Among the essays included in the book are A Different History of the Present: The Movement of Crops, Cuisines, and Globalization by Akhil Gupta, Dum Pukht: A Pseudo-Historical Cuisine by Holly Shaffer and Udupi Hotels: Entrepreneurship, Reform, and Revival by Stig Toft Madsen and Geoffrey Gardella.
“We attempted to represent a variety of perspectives, whether it was historical, geographical, cultural studies or food studies,” says Ray. So, the menu in the book includes essays on the cuisines of various erstwhile princely states across India such as Jaipur, Kapurthala, Bhopal, Kashmir, and Hyderabad. It also highlights cuisines and food trails from the modern-day Kolkata, Udupi, Lucknow, and Mumbai.
Food in South Asia is not just about throwing in a few ingredients in a pan, it is an integral part of the culture and traditions of a region. A reflection of the produce of that place, food has a strong essence of the region’s identity. To understand and relate to it from a global perspective can be challenging, Ray believes. And that is where the duo’s expertise came in.
“South Asian food is regional and that is arguably true about most cuisines of the world,” Ray says, pointing out that Western experiences of Indian food, however, have been forced within a very narrow frame of Mughlai restaurant foods. “Our attempt was to start from there — with our ironic curry title — and then take the reader elsewhere to give them a taste of the range and historical depth of Indian foods with their complex cultural politics,” he explains.
Ray and Srinivas take the readers back in time, to give them a glimpse of the history behind the aromatic spices and the rich colors of South Asian cuisine. The historical journey of Indian food is one of variety, change and resilience, Ray says, adding, “It can be argued that Indian nationalism was born in resisting English depredations of the Indian middle-class kitchen. Just as nationalism in Europe and the Americas were born in coffee houses and taverns, in South Asia it was born in defending and changing the domestic habits of the kitchen.”
The essays tell a story of how Indian foods have a long history of being local while being connected to a much wider world. “Whether it is the Roman amphoras, Central Asian tandoors, Chinese soy sauce and tea, incense-laden Middle-eastern boats, African tubers, or the southeast Asian spices and paan, Indian food is intertwined with that of many cultures in the continent,” he says. And that pattern continues even today, the only difference being that the geographical distance keeps changing.

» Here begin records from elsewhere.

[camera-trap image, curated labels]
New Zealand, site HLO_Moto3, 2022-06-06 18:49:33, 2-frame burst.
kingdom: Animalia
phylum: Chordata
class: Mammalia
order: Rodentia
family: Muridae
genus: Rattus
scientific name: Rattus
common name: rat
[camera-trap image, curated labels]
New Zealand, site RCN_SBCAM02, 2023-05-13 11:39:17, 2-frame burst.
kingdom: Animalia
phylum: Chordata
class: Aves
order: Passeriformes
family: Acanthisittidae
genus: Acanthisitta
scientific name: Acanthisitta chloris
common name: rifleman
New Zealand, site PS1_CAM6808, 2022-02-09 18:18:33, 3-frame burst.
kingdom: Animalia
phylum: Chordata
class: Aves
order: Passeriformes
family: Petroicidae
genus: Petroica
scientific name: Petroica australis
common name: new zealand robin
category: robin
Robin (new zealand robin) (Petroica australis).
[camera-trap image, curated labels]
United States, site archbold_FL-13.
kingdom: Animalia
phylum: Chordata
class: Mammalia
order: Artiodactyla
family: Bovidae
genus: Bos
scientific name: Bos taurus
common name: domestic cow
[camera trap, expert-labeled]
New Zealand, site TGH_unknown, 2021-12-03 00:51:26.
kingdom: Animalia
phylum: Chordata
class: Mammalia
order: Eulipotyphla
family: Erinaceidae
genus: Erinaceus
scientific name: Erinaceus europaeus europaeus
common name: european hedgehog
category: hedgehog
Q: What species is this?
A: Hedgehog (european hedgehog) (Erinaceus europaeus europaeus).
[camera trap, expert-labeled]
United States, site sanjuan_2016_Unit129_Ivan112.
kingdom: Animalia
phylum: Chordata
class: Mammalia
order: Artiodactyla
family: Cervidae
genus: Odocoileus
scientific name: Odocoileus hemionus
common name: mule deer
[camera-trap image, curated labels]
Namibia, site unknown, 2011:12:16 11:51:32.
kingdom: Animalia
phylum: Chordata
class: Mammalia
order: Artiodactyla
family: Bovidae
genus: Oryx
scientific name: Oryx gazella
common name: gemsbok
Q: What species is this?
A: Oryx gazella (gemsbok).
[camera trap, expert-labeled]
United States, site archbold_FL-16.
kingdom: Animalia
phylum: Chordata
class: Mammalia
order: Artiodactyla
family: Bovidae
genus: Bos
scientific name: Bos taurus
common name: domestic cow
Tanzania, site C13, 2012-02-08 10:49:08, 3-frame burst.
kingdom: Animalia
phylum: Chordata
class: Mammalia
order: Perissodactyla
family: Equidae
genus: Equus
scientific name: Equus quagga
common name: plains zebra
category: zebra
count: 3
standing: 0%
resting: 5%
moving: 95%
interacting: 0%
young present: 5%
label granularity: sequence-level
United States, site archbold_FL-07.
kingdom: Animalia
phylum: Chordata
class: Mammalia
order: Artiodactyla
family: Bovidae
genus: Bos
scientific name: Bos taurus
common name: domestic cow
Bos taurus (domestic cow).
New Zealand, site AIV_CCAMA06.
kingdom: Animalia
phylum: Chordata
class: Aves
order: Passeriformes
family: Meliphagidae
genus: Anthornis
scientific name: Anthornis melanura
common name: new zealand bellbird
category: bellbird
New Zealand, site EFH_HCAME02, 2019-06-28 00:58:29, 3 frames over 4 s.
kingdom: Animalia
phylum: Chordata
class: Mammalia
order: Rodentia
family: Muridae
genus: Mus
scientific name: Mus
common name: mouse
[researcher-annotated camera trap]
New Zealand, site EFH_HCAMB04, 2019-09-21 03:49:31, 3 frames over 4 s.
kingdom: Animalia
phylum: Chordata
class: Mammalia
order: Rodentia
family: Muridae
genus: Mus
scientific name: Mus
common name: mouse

The projection of South Asian food has changed over the years and as India slowly endeavors to comes out of its Third World status, the narrative will keep changing, feels the author. “There is a greater engagement globally with things from South Asia and this is leveraged by the 9 million or so South Asians abroad,” he adds. “Their articulation of culture is not only because they belong to it, but also because they treat it as routes of dispersal.”
Throughout history, people have moved and taken their culture and traditions along with them. “That is how newness enters the world and tradition is reinvented,” says Ray, calling Curried Cultures an “early analysis of possible gustatory futures with its many joys and burdens.”
South Asians represent a fascinating dimension of movement of cultures and people in the contemporary world, he adds. “South Asian food at home and abroad is a terrific illustration of that dynamic interaction between rootedness and mobility.”